La stratégie de lutte contre la dermatose nodulaire contagieuse (DNC) mise en place par la ministre de l’Agriculture Annie Genevard vire au débat public et ne cesse d’être remise en question. Mais le consensus scientifique reste intact et le dépeuplement total des lots d’animaux touchés est maintenu. Pendant que les manifestations organisées par la confédération paysanne et la coordination rurale se poursuivent, la FNSEA maintient sa boussole vers deux objectifs : « la protection des troupeaux et du revenu des éleveurs », réaffirme Arnaud Rousseau, son président, lors d’une conférence de presse le 12 décembre 2025. Ce dernier aspire à « mettre un peu de rationalité et d’ordre […] dans cette période extrêmement anxiogène pour les éleveurs de bovins ».

« Se sacrifier pour le collectif »

En voulant prendre un peu de recul, Arnaud Rousseau rappelle qu’à l’échelle du troupeau français composé de 15 millions de bovins (tous âges confondus), les animaux concernés par le dépeuplement s’élèvent à ce jour à un peu plus de 3 000. « Soit 0,02 % du cheptel, appuie-t-il. Derrière ces chiffres, il y a bien évidemment des gens passionnés pour qui c’est un choc terrible. Mais cette maladie doit être combattue en s’appuyant sur la science, c’est pourquoi nous avons validé la stratégie de lutte actuelle ». Le président de la FNSEA maintient que « l’abattage total est la meilleure solution », même si « c’est un crève-cœur pour les éleveurs ».

La dermatose nodulaire contagieuse présente une mortalité d’environ 10 % et d’une morbidité pouvant atteindre 80 %. « La morbidité, ce sont les animaux qui ont des séquelles de la maladie sans en mourir, mais qui sont donc improductifs, précise François Chamot, de la FDSEA des Savoies. Est-ce qu’on est prêts à atteindre ces chiffres à l’échelle française ? ».

Pour Arnaud Rousseau, le problème de fond reste « la responsabilité individuelle vs collective. Quand un éleveur accepte le dépeuplement, il se sacrifie pour le collectif ». Dans les Savoies, touchées en premier par la DNC cet été, 95 % des élevages sont désormais repeuplés. « Nous avons perdu 0,6 % du troupeau de la zone, compte François Chamot, contre une mortalité estimée à 10 %. Nous sommes plutôt fiers, et aujourd’hui, les éleveurs produisent autant de lait début décembre qu’à la même période en 2024 ».

« Il n’est pas question de perdre un seul centime »

Côté économique, deux acomptes ont été versés aux éleveurs, et le troisième est en cours d’évaluation. « Il n’est pas question de perdre un seul centime, martèle Arnaud Rousseau. Mais si la maladie n’est plus sous contrôle, nous serons mis sous cloche par l’Europe ». La fermeture durant deux semaines des exportations, imposée par Annie Genevard en novembre, a entraîné « des baisses de prix injustifiées. Si la France ne peut plus sortir d’animaux, ça aura un impact majeur sur le revenu des éleveurs, insiste le président de la FNSEA. Au moment où nous avons enfin des prix rémunérateurs, nous ne voulons pas céder à la peur. »

Une vaccination nationale entraînerait elle aussi son lot de conséquences. Pour Patrick Bénézit, président de la fédération nationale bovine (FNB), une branche spécialisée de la FNSEA, « les conséquences économiques seront là.

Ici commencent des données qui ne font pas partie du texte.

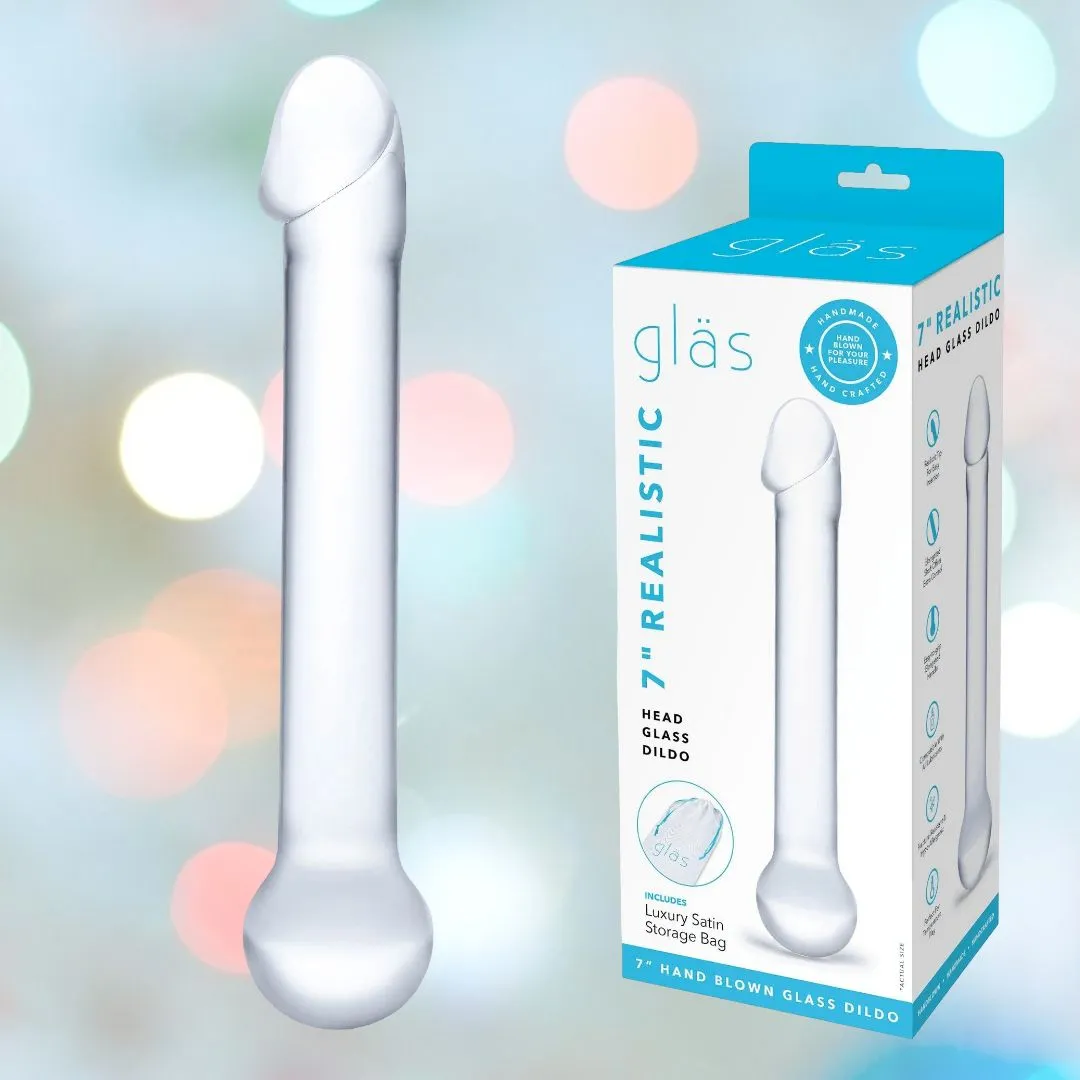 Gläs 7 Straight Glass Dildo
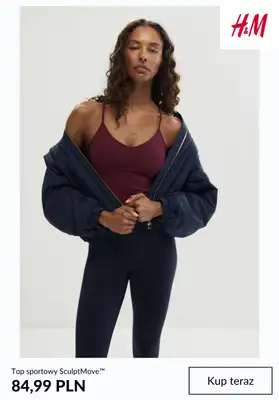 H&M - gazetka promocyjna Nowości na siłownię - kolekcja damska od piątku 28.08  - strona 7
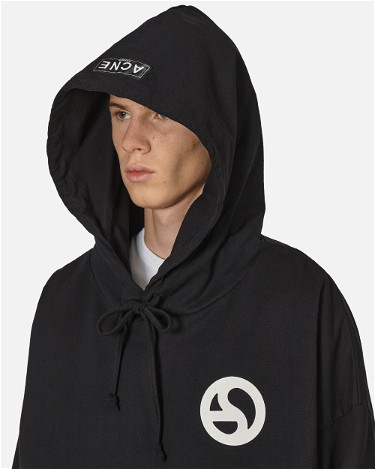 Sweatshirt Acne Studios Logo Hoodie Fekete | CI0161- 900, 5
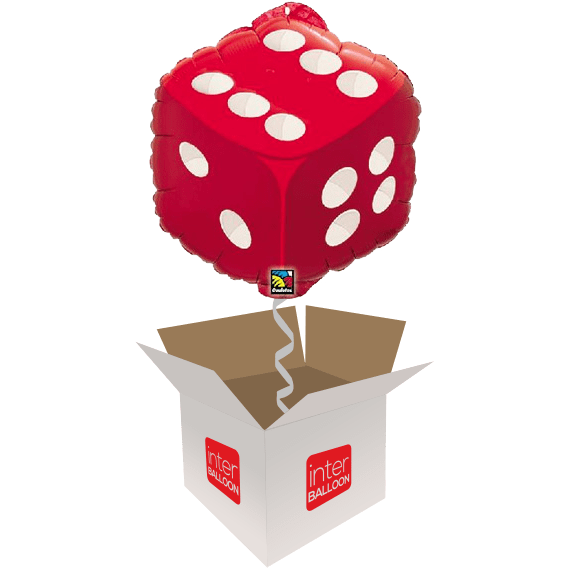 Red Dice - Sorry but this balloon is sold out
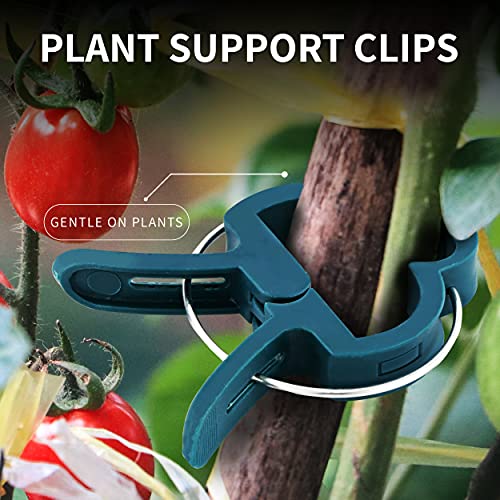 Plant Clips 40 Piece Green Gentle Gardening Plant & Flower Lever Loop Gripper Clips, Tool for Supporting or Straightening Plant Stems, Stalks, and Vines, Garden Clips - view 2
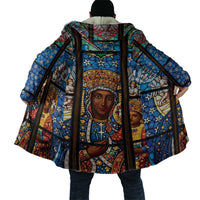 Polish Black Madonna of Czestochowa Cloak Our Lady of Poland Stained Glass
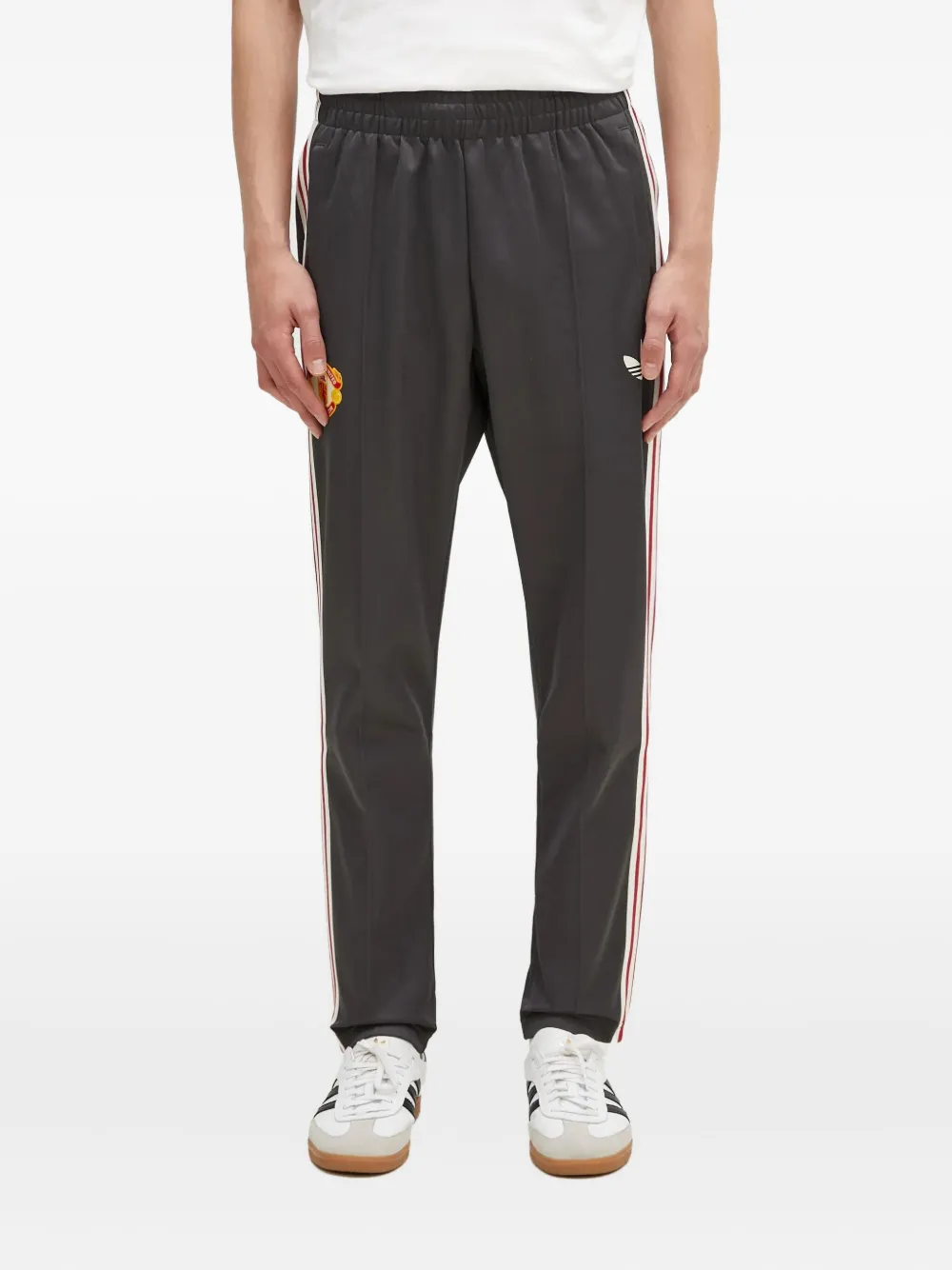 adidas side-stripe trousers | Grey | Image 1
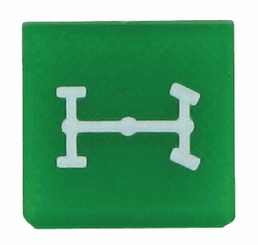 Pièces agricoles - Electricité - Symbole 4RM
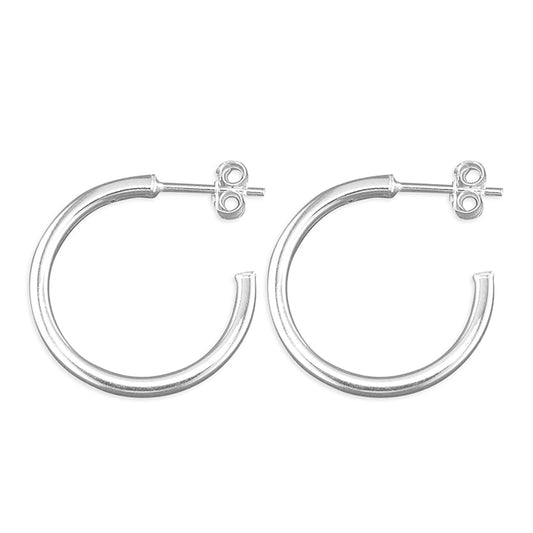 PLAIN HOOP STUDS 20MM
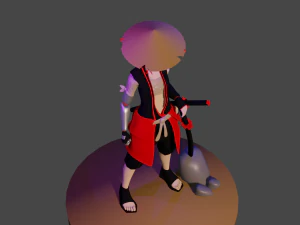 samurai 3D Model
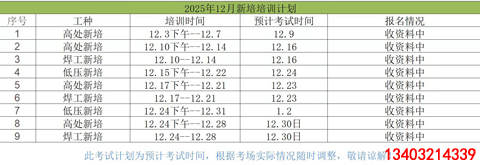 石家莊應急局12月考證全攻略:電工/焊工/高處證報名流程+培訓考試詳解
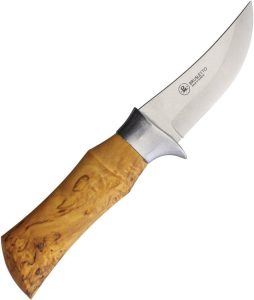 Brusletto Falken Fixed Blade Knife 1.4116 Stainless Birch Handle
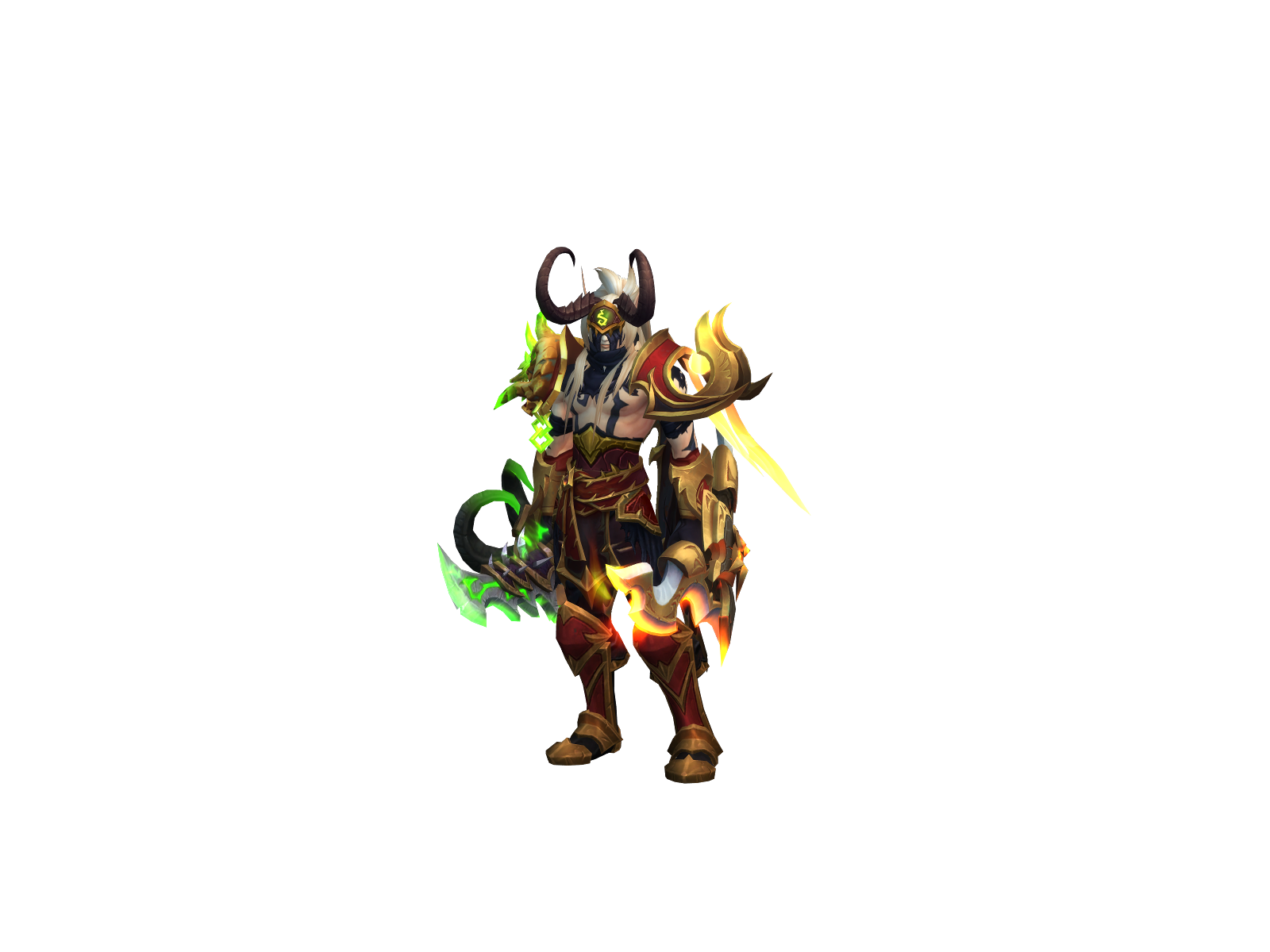 Dorienar 3D character render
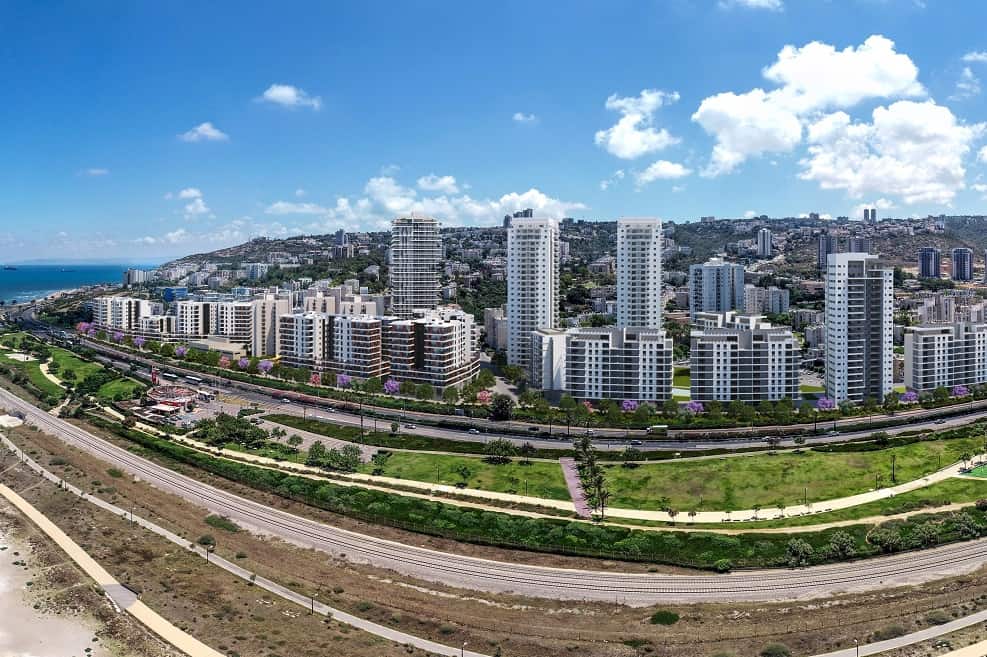 פרויקט התחדשות עירונית של חברת יוסי אברהמי ונקסט אורבן בחיפה // הדמייה: OLIN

Le marché de la viande est global, s’il y a un problème sur un débouché, ça affecte les autres, rappelle-t-il. Même si un éleveur n’exporte pas, si les prix chutent, c’est pour tout le monde ».

Risque de six mois sans export

La preuve en est pour l’envoi des animaux depuis les zones vaccinales (en Savoie et Haute-Savoie notamment) vers l’Italie. L’accord bilatéral avec la botte exige des conditions très strictes, pour l’éleveur concerné mais également ceux aux alentours. « Il faut que 95 % de la zone de 50 km autour de l’exploitation soit vaccinée depuis plus de 2 mois. S’il faut tout mettre en place au niveau national, cela prendrait au mieux 4 mois, au pire 6 mois », déplore Patrick Bénézit. Sans compter les marchés qui resteront fermés, faute de négociation possible.

« Le sanitaire, si on n’y met pas tous nos moyens et toute notre détermination, on est partis pour des mois et des années, conclut Arnaud Rousseau. Ce sont nos troupeaux qui subiront les conséquences et les éleveurs dans leurs comptes de résultat. Pour nous, il n’en est pas question ».